Open-Ended Lab - Netflix Titles Catalog¶

This lab uses netflix_titles.csv.

Goals¶

  • Explore a real catalog-style dataset.
  • Create useful visualizations.
  • Engineer features from dates, text, categories, and durations.
  • Train and evaluate a simple model.
  • Answer open-ended questions using evidence from the data.

Setup¶

Run this cell first. You should not need to edit it.

In [ ]:
from pathlib import Path

import matplotlib.pyplot as plt
import pandas as pd
from sklearn.compose import ColumnTransformer
from sklearn.impute import SimpleImputer
from sklearn.linear_model import LogisticRegression
from sklearn.metrics import ConfusionMatrixDisplay, classification_report
from sklearn.model_selection import train_test_split
from sklearn.pipeline import make_pipeline
from sklearn.preprocessing import OneHotEncoder, StandardScaler

DATA_PATH = Path('netflix_titles.csv')
df = pd.read_csv(DATA_PATH)

print('Rows:', len(df))
print('Columns:', len(df.columns))
df.head()

Task 1 - Understand the dataset¶

Explore the dataset structure. Answer these questions in notes or markdown:

  1. What does one row represent?
  2. Which columns are categorical?
  3. Which columns are numeric or date-like?
  4. Which columns have missing values?
  5. Which columns might be useful for predicting whether a title is a Movie or TV Show?
In [ ]:
# TODO: inspect columns, data types, missing values, and summary statistics.
# Suggested tools: df.info(), df.describe(), df.isna().sum(), df['type'].value_counts()

Task 2 - Visual exploration¶

Create at least three visualizations. Suggested ideas:

  • Count of Movies vs TV Shows.
  • Titles by release year.
  • Most common ratings.
  • Most common countries.
  • Most common genres in listed_in.

After each chart, write 1-2 sentences explaining what you notice.

In [ ]:
# TODO: create at least three charts.

Task 3 - Feature engineering¶

Create a new table named features_df. Add useful features such as:

  • year_added from date_added.
  • duration_number from duration.
  • genre_count from listed_in.
  • description_length from description.
  • country_missing as a flag for missing country.

You may add other features if you think they are useful.

In [ ]:
features_df = df.copy()

# TODO: create engineered features.

# TODO: display your engineered columns.

Task 4 - Build a simple model¶

Train a simple model to predict type (Movie or TV Show).

Guidelines:

  • Do not use show_id, title, or type as input features.
  • Use a train/test split.
  • Include both numeric and categorical features if possible.
  • Print a classification report and confusion matrix.
In [ ]:
# TODO: choose feature columns, split the data, build a preprocessing pipeline, train a model, and evaluate it.

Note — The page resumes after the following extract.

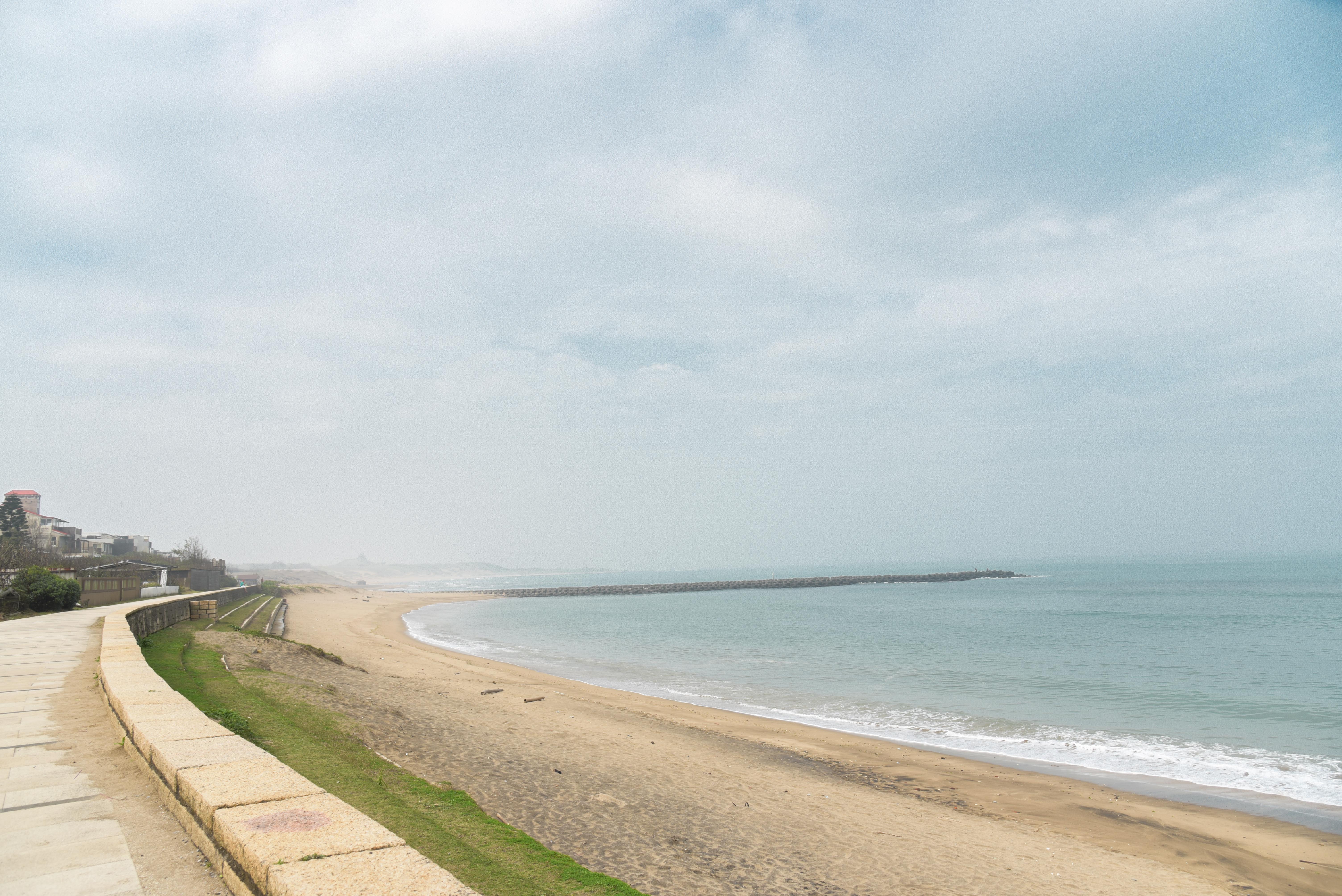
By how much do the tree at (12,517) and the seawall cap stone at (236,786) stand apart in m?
87.1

Task 5 - Open-ended interpretation¶

Answer in complete sentences:

  1. What patterns did you find during exploration?
  2. Which engineered features seemed most useful or least useful? Why?
  3. How well did the model perform?
  4. What mistakes did the model make?
  5. What additional data would make the model more useful?

Your answers:

  1. TODO
  2. TODO
  3. TODO
  4. TODO
  5. TODO